Nachdem am 24. Mai 1914 in der Täglichen Rundschau ein Artikel erschien, in dem das Wappen und seine Annahme beschrieben waren, wurde von einem Verlag eine Anfrage über Fotografien bzw. Druckvorlagen des besagten Wappens an das Reichskolonialamt in Berlin gestellt. Dort zeigte man sich von der Wappenannahme überrascht, konnte aber von einer geplanten Anfrage beim seinerzeitigen Gouverneur des Schutzgebietes Dr. Schnee abstand nehmen als am 7. Juni 1914 seine offizielle Anfrage einging.

Der Anfrage lag eine farbige Zeichnung des folgenden Wappens bei

Die Dhau mit dem auffälligen Segel wurde gewählt, da der Name Tanga sich von dem heimischen Wort für Segel ableiten sollte. Eine der Stadt vorgelagerte kleine Insel trägt ebenfalls den Namen Tanga und hat die Form des gezeigten Segels.

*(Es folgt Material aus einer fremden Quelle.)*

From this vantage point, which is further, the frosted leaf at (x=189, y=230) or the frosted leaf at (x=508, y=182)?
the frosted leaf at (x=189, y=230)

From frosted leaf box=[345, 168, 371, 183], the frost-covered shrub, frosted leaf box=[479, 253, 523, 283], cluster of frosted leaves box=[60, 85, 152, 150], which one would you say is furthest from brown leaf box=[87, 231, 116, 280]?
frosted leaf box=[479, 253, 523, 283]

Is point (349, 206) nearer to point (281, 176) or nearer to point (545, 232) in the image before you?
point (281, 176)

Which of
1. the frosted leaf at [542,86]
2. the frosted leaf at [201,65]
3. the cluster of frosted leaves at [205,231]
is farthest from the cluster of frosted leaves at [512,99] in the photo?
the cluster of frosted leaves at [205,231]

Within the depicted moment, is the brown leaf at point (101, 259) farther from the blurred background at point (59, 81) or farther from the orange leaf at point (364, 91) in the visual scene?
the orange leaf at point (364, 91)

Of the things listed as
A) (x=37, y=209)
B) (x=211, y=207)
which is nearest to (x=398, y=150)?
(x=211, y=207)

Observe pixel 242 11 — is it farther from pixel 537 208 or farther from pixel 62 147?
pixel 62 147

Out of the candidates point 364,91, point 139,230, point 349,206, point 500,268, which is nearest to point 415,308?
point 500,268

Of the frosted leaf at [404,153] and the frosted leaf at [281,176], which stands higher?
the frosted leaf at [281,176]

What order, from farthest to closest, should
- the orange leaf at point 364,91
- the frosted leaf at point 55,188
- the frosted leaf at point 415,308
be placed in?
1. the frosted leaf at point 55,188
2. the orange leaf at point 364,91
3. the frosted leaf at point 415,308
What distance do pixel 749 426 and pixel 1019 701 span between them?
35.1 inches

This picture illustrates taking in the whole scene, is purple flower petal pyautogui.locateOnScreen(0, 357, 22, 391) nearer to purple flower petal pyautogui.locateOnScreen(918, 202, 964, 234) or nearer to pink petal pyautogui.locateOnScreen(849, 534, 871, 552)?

Das Wappen war bevor der Stadtrat seine Annahme beschloß angabegemäß vom Deutschen Herold begutachtet und für gut befunden worden. Neben dem Wappen sollte auch eine Flagge gezeigt werden, sie sollte auf goldenem und schwarzem Grund das Wappen zeigen. Auch an ein Dienstsiegel auf Basis des Wappens war gedacht.

Eine wichtige Frage von grundsätzlicher Bedeutung war, da es sich hier offensichtlich um den ersten Fall dieser Art handelte, die Frage, wer die Annahme von kommunalen Symbolen in den Deutschen Schutzgebieten bestätigen durfte. Im Reichskolonialamt wurde beschlossen, diese Aufgabe bzw. dieses Recht den jeweiligen Gouverneuren zuzubilligen. Es wurde jedoch die Auflage gestellt, daß grundsätzlich das Heroldsamt in Berlin vorab um eine Stellungnahme zum jeweiligen Wappenentwurf zu bitten sei.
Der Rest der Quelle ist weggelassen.